▸ Exercise material

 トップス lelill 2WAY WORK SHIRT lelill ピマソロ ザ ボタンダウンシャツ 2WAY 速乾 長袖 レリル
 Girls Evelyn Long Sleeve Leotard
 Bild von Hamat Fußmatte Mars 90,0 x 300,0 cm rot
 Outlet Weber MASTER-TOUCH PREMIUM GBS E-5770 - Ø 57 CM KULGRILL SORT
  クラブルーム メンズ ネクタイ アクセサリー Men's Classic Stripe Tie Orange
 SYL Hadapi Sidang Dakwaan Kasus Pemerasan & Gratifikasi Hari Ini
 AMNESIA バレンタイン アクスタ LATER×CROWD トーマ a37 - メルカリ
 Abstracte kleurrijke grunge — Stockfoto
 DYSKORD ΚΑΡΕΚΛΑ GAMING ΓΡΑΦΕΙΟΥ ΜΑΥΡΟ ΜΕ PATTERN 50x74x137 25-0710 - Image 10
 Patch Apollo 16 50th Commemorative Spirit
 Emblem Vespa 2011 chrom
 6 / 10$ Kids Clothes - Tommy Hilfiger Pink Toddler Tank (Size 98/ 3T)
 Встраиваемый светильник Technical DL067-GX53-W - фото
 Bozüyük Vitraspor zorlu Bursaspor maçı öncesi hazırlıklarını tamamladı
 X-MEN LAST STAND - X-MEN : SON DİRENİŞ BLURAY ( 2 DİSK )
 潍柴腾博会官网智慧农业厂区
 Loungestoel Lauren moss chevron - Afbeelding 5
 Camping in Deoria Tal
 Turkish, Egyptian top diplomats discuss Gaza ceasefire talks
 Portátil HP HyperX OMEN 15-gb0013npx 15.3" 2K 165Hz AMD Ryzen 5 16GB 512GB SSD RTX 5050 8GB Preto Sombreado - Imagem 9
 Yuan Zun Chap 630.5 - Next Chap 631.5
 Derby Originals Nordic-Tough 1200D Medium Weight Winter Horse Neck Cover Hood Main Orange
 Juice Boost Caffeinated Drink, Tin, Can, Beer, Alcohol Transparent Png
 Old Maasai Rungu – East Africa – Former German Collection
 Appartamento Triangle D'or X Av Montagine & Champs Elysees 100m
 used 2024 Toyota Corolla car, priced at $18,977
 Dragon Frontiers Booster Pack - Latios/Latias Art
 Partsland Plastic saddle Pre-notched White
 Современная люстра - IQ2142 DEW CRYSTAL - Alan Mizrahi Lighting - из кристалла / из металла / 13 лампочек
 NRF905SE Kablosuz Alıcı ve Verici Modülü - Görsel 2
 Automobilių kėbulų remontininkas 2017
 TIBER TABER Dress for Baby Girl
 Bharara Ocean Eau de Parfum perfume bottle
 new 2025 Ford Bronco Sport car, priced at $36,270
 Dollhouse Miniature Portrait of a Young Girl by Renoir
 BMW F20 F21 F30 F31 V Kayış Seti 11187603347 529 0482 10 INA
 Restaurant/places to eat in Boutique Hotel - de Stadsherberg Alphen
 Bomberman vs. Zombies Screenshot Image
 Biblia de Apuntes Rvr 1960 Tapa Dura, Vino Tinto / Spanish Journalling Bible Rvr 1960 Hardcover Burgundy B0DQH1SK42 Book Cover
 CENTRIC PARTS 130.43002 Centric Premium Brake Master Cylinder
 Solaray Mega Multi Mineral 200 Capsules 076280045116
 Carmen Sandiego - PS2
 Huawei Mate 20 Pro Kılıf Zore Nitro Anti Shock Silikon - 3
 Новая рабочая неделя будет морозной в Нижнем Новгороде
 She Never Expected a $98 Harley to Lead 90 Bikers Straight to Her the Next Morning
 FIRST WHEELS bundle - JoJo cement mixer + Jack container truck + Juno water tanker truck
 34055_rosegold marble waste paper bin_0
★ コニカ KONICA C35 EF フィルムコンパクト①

▸ Task instructions
Go through the records above, find every line with the word "Cover", and list those lines.

▸ Output for this exercise
 Derby Originals Nordic-Tough 1200D Medium Weight Winter Horse Neck Cover Hood Main Orange
 Biblia de Apuntes Rvr 1960 Tapa Dura, Vino Tinto / Spanish Journalling Bible Rvr 1960 Hardcover Burgundy B0DQH1SK42 Book Cover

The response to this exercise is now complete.